§ **EXERCISE GOAL**:
Go to the line holding "Chosun Faux Fur" in the data below and repeat it exactly, then each line after it up to and including the one holding "Le canal de". Omit pictures.

§ **DATA LISTING**:
┌──
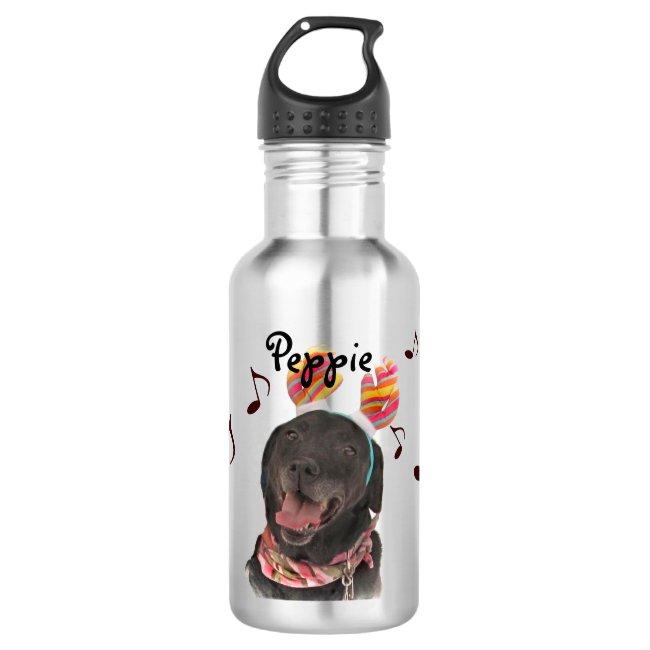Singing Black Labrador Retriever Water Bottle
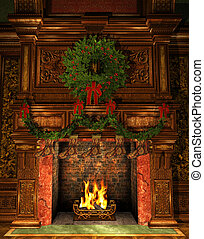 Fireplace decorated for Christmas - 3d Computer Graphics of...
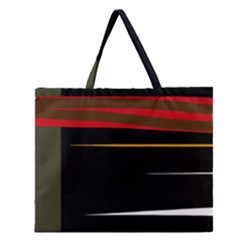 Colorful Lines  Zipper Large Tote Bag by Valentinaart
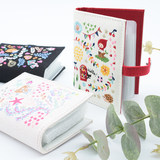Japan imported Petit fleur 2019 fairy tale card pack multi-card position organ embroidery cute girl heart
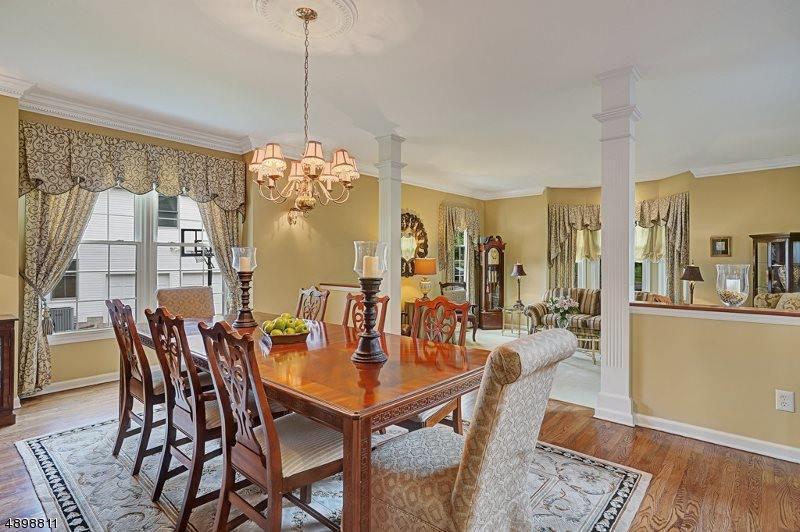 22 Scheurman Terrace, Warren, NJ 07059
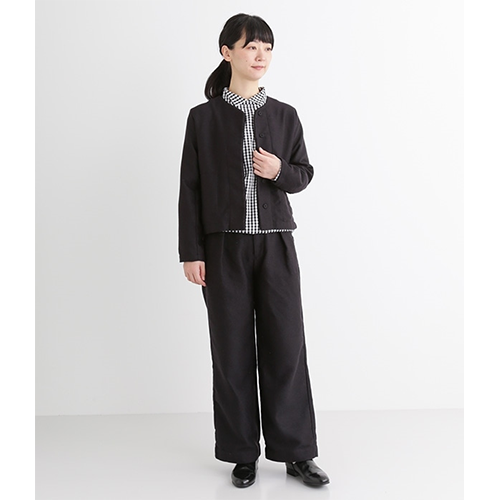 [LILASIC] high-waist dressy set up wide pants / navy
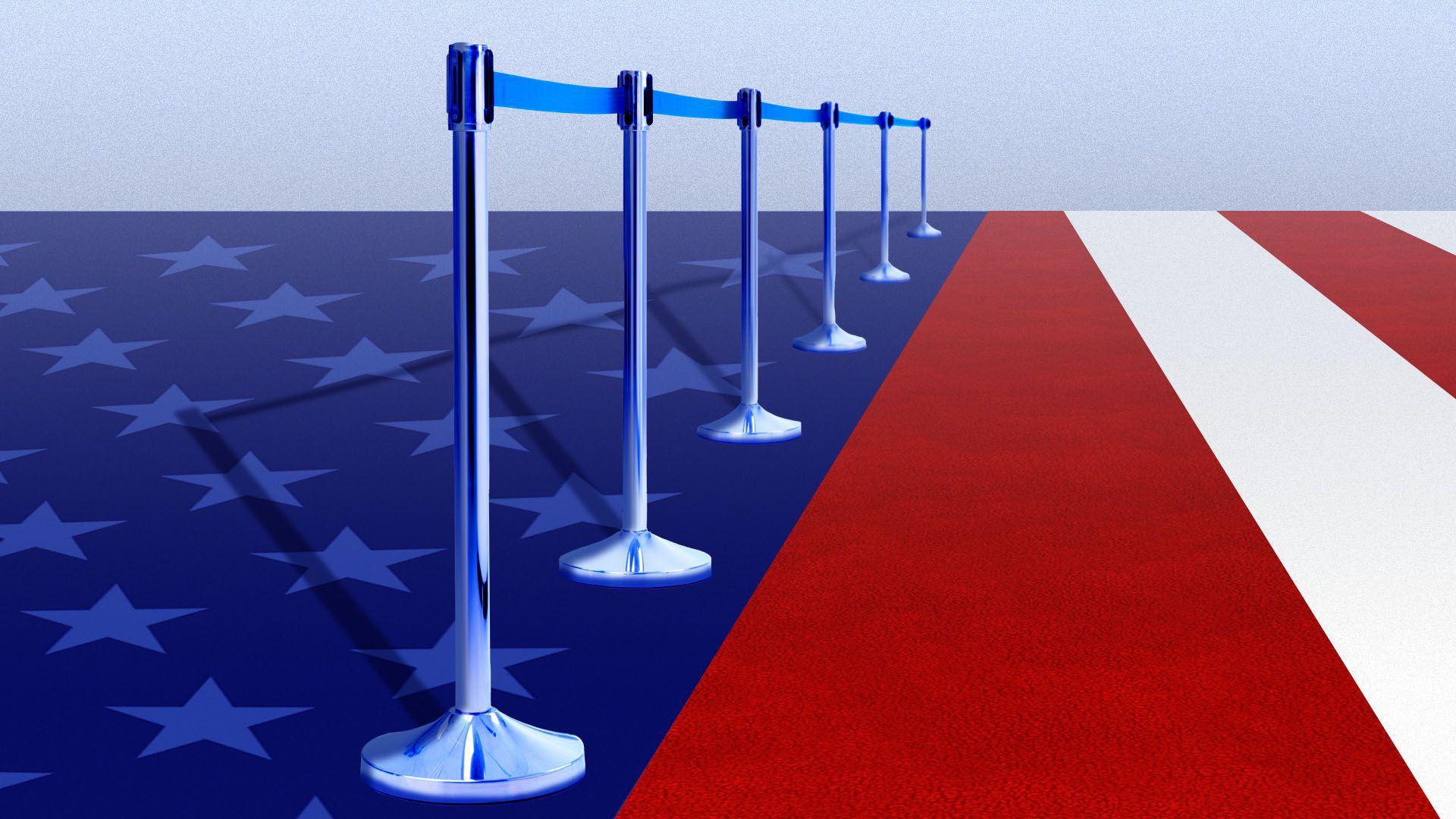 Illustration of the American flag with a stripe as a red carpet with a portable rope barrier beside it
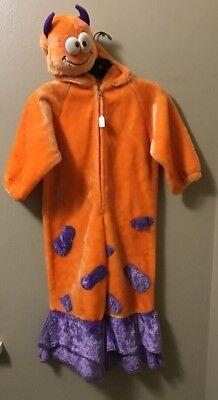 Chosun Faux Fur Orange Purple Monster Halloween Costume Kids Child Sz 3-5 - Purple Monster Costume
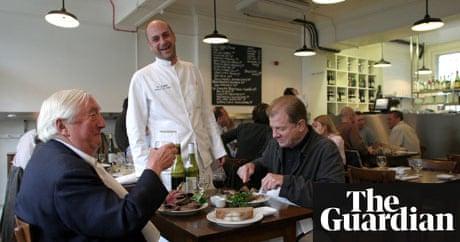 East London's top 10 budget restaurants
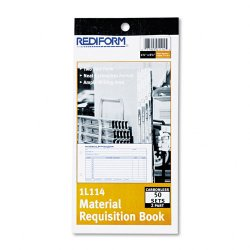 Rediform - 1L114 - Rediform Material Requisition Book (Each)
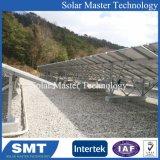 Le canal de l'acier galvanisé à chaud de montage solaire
└──
┌──
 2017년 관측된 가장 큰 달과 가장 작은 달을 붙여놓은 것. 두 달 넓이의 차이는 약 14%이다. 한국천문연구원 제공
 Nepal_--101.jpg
└──
┌──
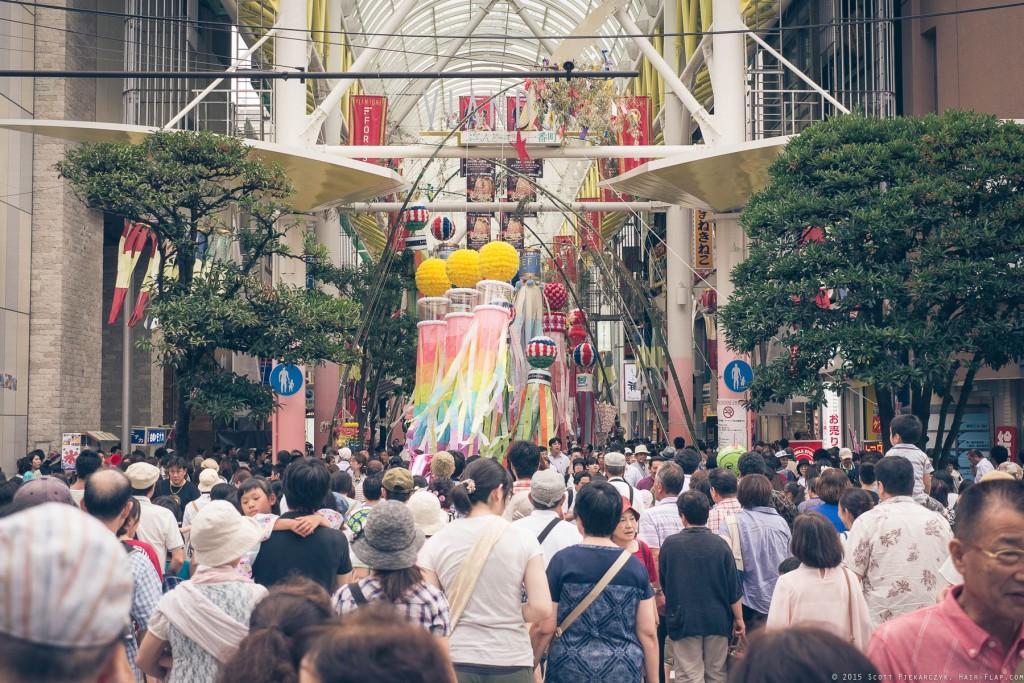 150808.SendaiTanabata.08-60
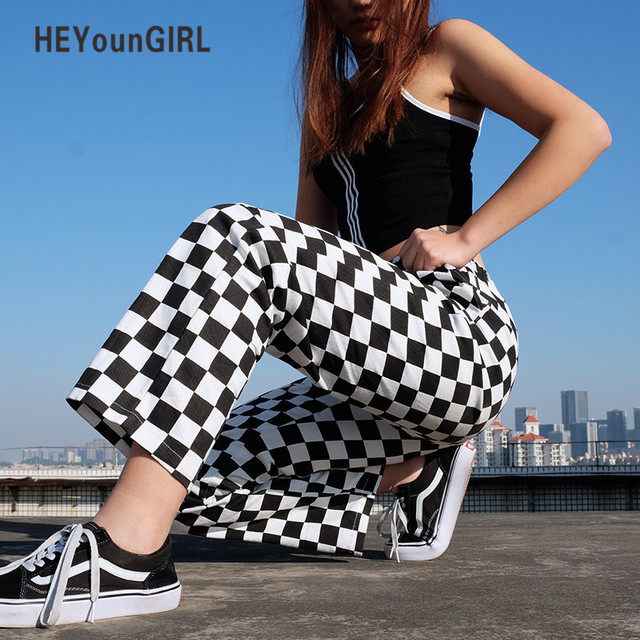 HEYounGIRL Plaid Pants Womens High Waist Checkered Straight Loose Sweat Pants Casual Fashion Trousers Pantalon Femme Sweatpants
└──
§ **SOLUTION TO THE EXERCISE**:
 Chosun Faux Fur Orange Purple Monster Halloween Costume Kids Child Sz 3-5 - Purple Monster Costume
 East London's top 10 budget restaurants
 Rediform - 1L114 - Rediform Material Requisition Book (Each)
 Le canal de l'acier galvanisé à chaud de montage solaire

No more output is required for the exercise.